### INSTRUÇÕES DA TAREFA
Segundo o trecho selecionado, em que data ocorreu a reunião da comissão que decidiu pela retirada do parágrafo?

O parágrafo aprovado era para
constar do artigo 57, que trata das
reuniões do Congresso. Ele previa
que o regimento da Câmara e do
Senado regularia o funcionamento das duas Casas nos 60 dias anteriores às eleições.
A Comissão de Redação do
Congresso Constituinte, incumbida apenas de corrigir e aprimorar a redação das propostas aprovadas nos dois turnos, foi a responsável pela supressão, assim
como por alterações e inclusões
não decididas no plenário.
"Senhor presidente, como é que
poderemos suprimir um parágrafo que foi aprovado em dois turnos de votação", disse o então
constituinte e futuro presidente
da República, Fernando Henrique Cardoso, na reunião da comissão que decidiu pela retirada
do parágrafo -ocorrida no dia 14
de setembro de 1988, 21 dias antes
da promulgação da Carta.

### MATERIAL FORNECIDO
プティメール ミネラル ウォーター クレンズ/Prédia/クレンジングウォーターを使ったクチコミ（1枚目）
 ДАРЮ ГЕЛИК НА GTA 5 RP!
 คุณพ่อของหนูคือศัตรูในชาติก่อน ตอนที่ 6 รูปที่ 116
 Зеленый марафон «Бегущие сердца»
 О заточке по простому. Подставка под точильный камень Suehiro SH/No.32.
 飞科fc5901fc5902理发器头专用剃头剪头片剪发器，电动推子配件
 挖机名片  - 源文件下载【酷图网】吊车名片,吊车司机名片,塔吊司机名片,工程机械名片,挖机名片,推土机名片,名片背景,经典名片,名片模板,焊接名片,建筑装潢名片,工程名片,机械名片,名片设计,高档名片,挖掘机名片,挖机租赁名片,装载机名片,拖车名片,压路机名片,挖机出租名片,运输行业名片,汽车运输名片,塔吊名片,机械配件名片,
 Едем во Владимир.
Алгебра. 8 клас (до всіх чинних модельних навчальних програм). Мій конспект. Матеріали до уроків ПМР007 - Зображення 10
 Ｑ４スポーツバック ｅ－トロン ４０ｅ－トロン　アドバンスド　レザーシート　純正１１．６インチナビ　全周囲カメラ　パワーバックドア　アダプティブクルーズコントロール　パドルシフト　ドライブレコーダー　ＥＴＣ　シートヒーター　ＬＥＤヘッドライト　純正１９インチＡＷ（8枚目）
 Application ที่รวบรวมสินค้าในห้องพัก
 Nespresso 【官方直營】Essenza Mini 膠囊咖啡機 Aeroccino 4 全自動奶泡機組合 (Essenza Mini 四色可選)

### RESPOSTA DO EXERCÍCIO
Em 14 de setembro de 1988, 21 dias antes da promulgação da Carta.